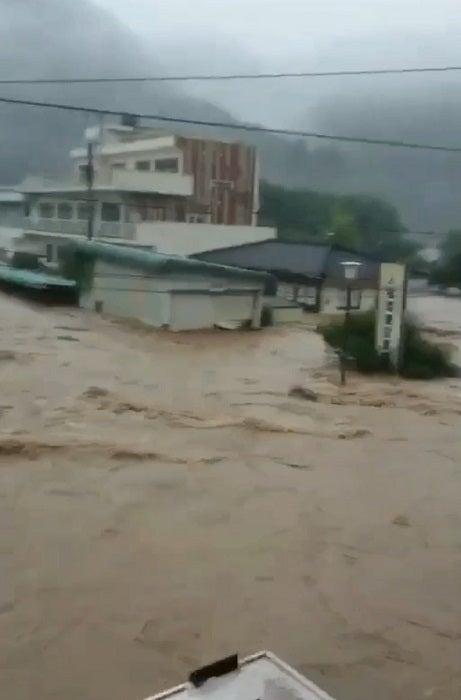 浜田ブリトニーの夫・いわみん、川が氾濫した実家付近を公開「今は連絡が取れない」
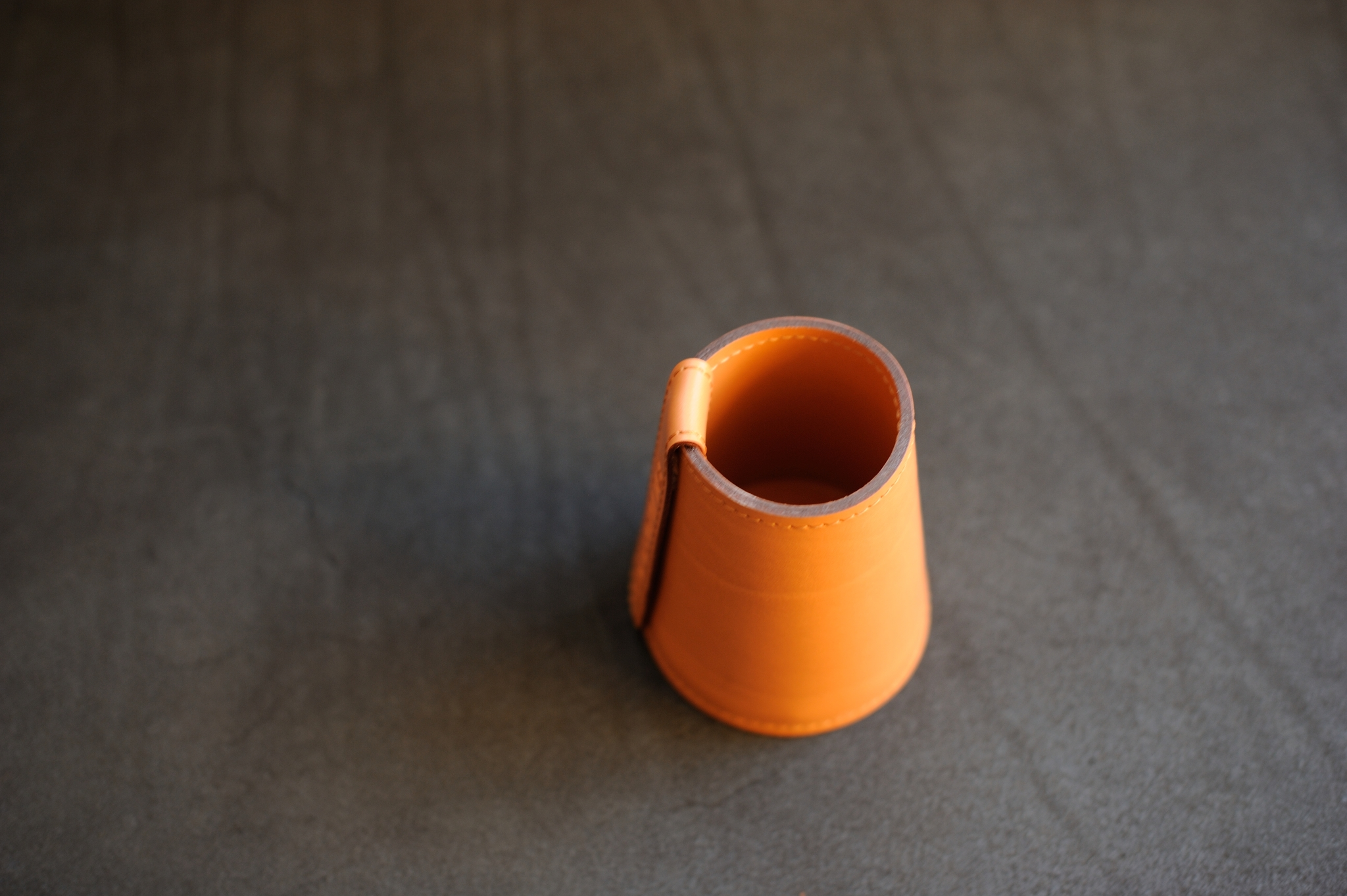 Кожаный стакан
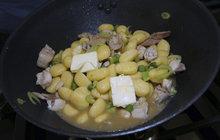 Vaříme cvalem s Michalem: Bramborové nočky s králičím masem - rychlé a chutné jídlo na všední den!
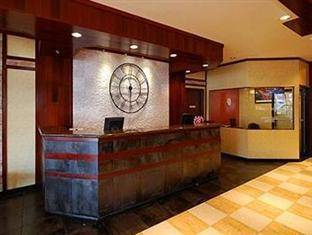 Clarion Hotel at LaGuardia Airport New York (NY) - Front Desk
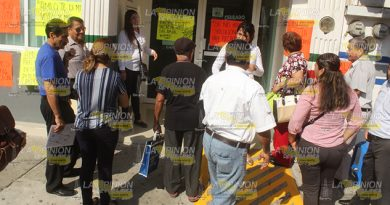 A puntapiés tratan de entrar al SAT en Poza Rica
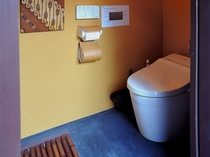 外廊下に設置されたトイレ
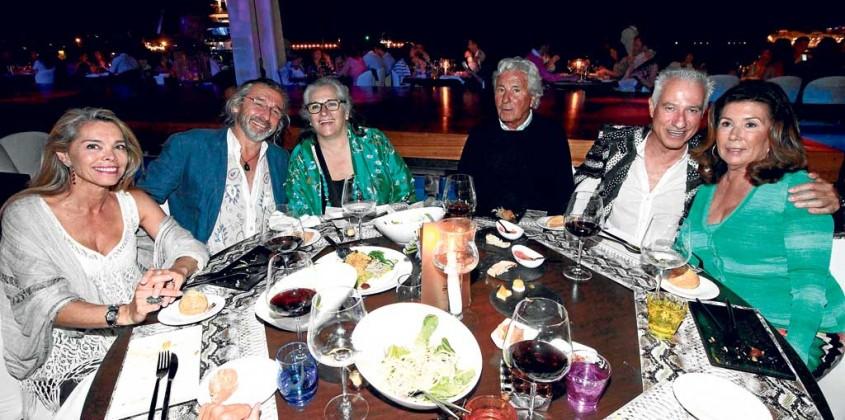 Una amiga con el psicólogo Josep Fabregas, la restauradora Alba Pau, Ricardo Urgell, presidente del Grupo Pachá, José Pascual y Maribel en Lío.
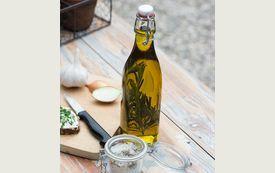 Rezept-Tipp: Zitronen-Rosmarin-Öl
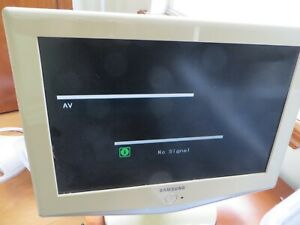 """Samsung 18 - 19"""" LCD TV Computer Monitor Model LN-S1952W DVI Old Style PC input"""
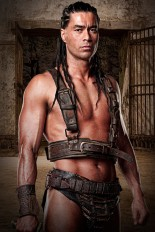spartacus_blood_and_sand_pic14.jpg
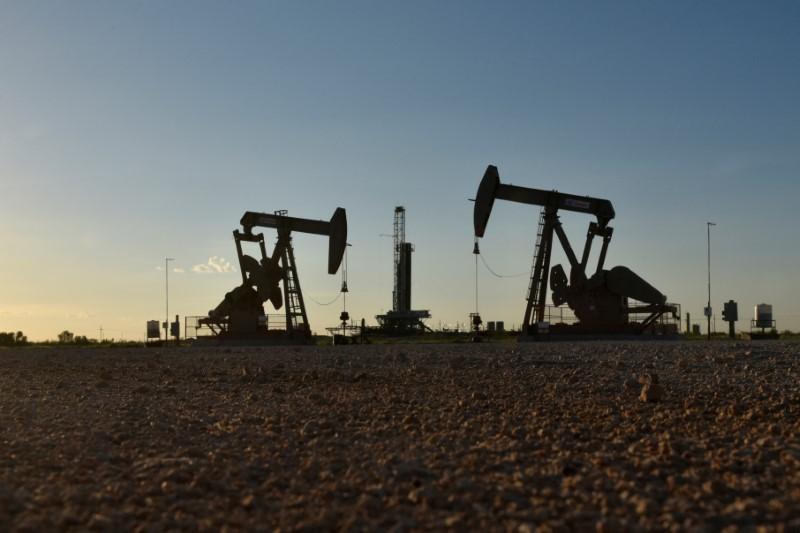 U.S. drilling lease sales draw few bids during oil market meltdown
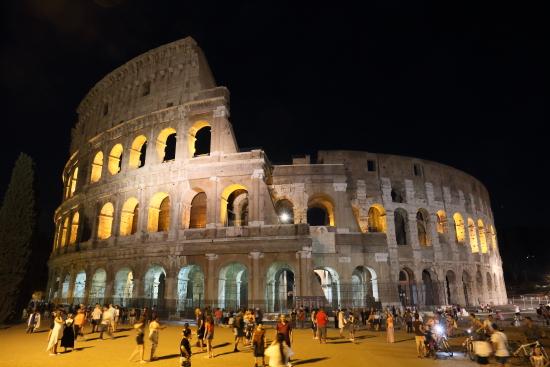 Colosseo - Roma (126 clic)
---*---
**EXERCISE:** The material is to be reproduced verbatim, and no picture may appear in the copy.

**ANSWER:**
 浜田ブリトニーの夫・いわみん、川が氾濫した実家付近を公開「今は連絡が取れない」
 Кожаный стакан
 Vaříme cvalem s Michalem: Bramborové nočky s králičím masem - rychlé a chutné jídlo na všední den!
 Clarion Hotel at LaGuardia Airport New York (NY) - Front Desk
 A puntapiés tratan de entrar al SAT en Poza Rica
 外廊下に設置されたトイレ
 Una amiga con el psicólogo Josep Fabregas, la restauradora Alba Pau, Ricardo Urgell, presidente del Grupo Pachá, José Pascual y Maribel en Lío.
 Rezept-Tipp: Zitronen-Rosmarin-Öl
 """Samsung 18 - 19"""" LCD TV Computer Monitor Model LN-S1952W DVI Old Style PC input"""
spartacus_blood_and_sand_pic14.jpg
 U.S. drilling lease sales draw few bids during oil market meltdown
 Colosseo - Roma (126 clic)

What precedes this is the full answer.